Yes, this is true: smooth global solutions of the eikonal equation are affine. The proof is similar to Solution of eikonal equation is locally the distance from a hypersurface, up to a constant. It goes like this:

1. By the mean value theorem, $f$ is $1$-Lipschitz.
2. Trajectories of steepest ascent/descent, i.e., solutions of the ODE $x'(t)=\nabla f(x(t))$ both forward and backward in time, are straight lines. Indeed, along such a curve we have $$|x(t)-x(s)| \ge |f(x(t))-f(x(s))|=|t-s|$$ which, the curve being unit speed, implies that it's a line.

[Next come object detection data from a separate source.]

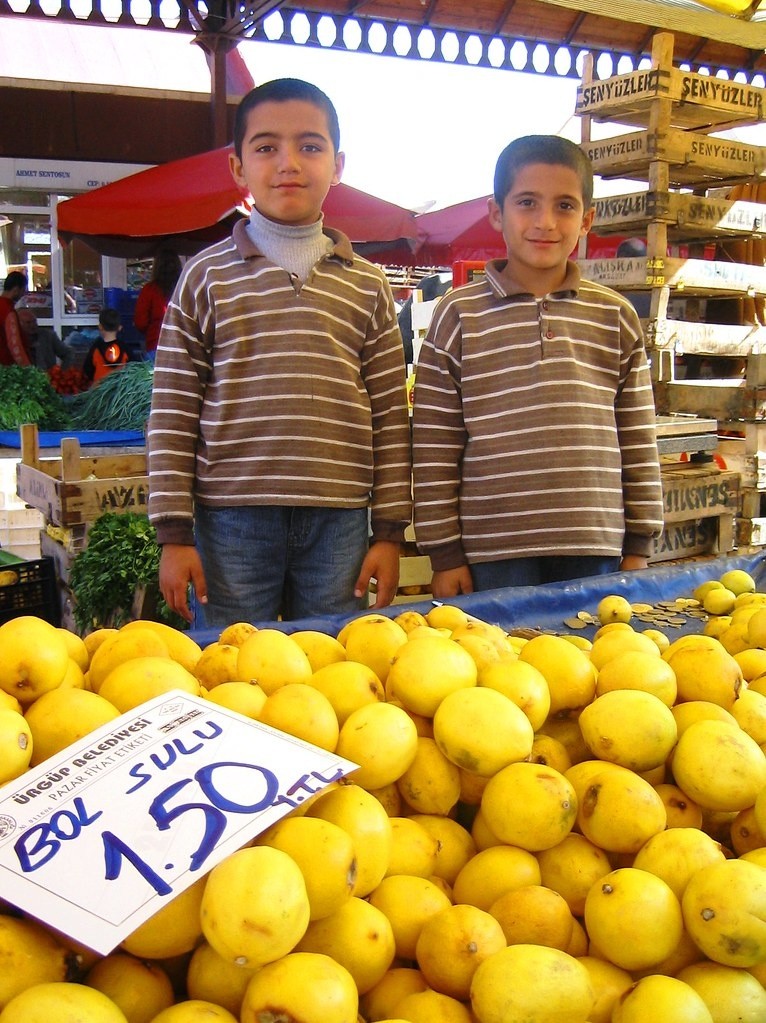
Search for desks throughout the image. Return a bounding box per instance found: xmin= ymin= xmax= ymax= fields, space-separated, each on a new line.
xmin=175 ymin=552 xmax=766 ymax=646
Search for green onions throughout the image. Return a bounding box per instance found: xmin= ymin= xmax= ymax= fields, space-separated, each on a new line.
xmin=34 ymin=356 xmax=152 ymax=435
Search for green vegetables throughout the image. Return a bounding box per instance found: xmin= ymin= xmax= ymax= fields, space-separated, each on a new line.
xmin=65 ymin=512 xmax=194 ymax=635
xmin=0 ymin=362 xmax=72 ymax=431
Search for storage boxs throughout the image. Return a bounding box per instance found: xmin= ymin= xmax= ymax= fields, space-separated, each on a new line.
xmin=0 ymin=556 xmax=62 ymax=628
xmin=71 ymin=287 xmax=104 ymax=313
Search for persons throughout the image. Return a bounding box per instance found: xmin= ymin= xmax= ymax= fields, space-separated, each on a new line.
xmin=415 ymin=133 xmax=663 ymax=597
xmin=135 ymin=247 xmax=184 ymax=366
xmin=1 ymin=270 xmax=76 ymax=371
xmin=146 ymin=77 xmax=412 ymax=626
xmin=610 ymin=237 xmax=651 ymax=319
xmin=82 ymin=308 xmax=135 ymax=388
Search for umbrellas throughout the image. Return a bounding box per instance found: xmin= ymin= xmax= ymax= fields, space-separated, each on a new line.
xmin=356 ymin=193 xmax=719 ymax=270
xmin=56 ymin=136 xmax=415 ymax=272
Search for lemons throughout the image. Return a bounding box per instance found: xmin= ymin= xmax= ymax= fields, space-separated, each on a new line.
xmin=0 ymin=570 xmax=766 ymax=1023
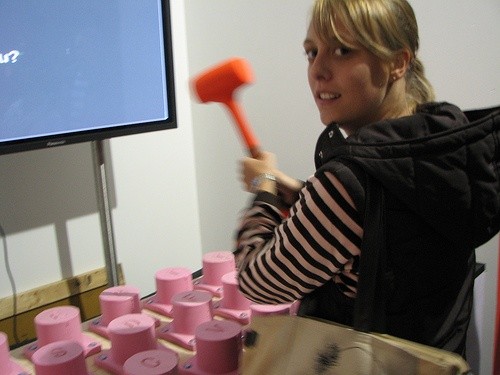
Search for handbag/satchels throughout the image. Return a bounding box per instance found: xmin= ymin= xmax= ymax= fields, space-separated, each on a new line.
xmin=240 ymin=158 xmax=471 ymax=375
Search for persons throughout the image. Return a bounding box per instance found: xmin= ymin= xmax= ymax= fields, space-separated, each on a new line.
xmin=231 ymin=0 xmax=500 ymax=362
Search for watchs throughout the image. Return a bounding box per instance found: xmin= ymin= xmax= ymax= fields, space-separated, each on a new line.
xmin=247 ymin=172 xmax=277 ymax=192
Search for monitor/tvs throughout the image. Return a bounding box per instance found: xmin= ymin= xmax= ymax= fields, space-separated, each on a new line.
xmin=0 ymin=0 xmax=178 ymax=157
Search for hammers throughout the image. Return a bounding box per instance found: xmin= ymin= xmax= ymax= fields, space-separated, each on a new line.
xmin=194 ymin=58 xmax=261 ymax=160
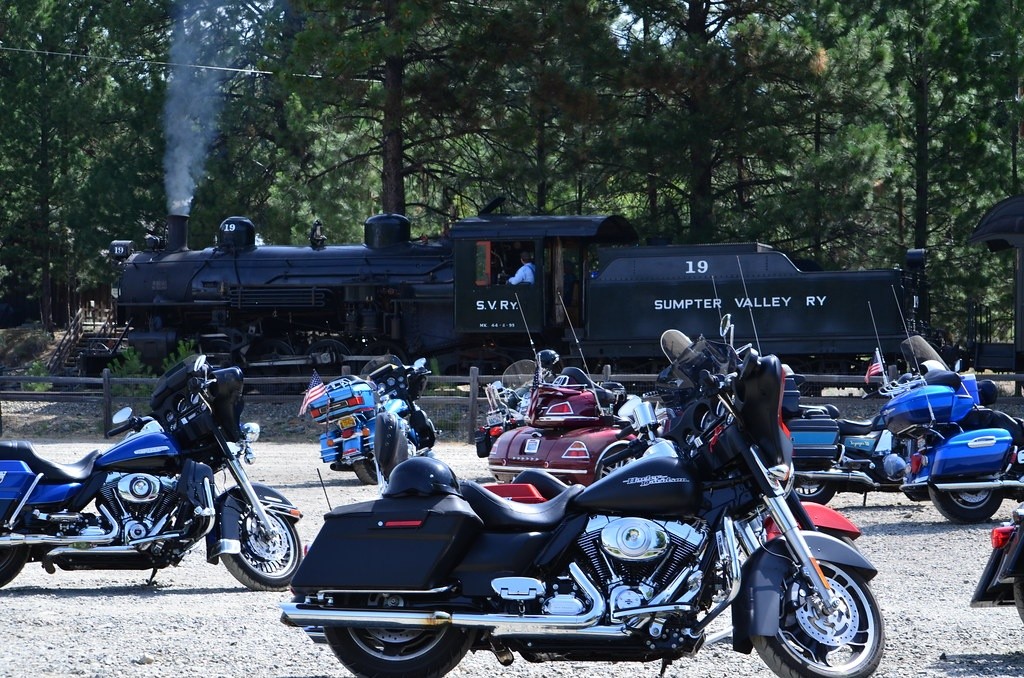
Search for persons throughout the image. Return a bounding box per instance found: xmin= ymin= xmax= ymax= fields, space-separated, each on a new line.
xmin=505 ymin=249 xmax=535 ymax=285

3. Let $\Gamma$ be any level surface of $f$ (WLOG, $G=\{f=0\}$), and $L$ a normal line to this set. By item 2 above, $L$ a path of steepest ascent/descent. Choose coordinates so that $L$ is the $x_1$-axis. The restriction of $f$ to $L$ is either $x_1$ or $-x_1$. The $1$-Lipschitz condition implies $\operatorname{dist} (te_1,\Gamma)=|t|$ for all $t\in\mathbb{R}$. Hence, $\Gamma=\{x:x_1=0\}$.
4. Since all level surfaces are planes, and they are disjoint, they must be parallel. After rotation, $f$ is a function of $x_1$ only: more specifically, either $x_1$ or $-x_1$.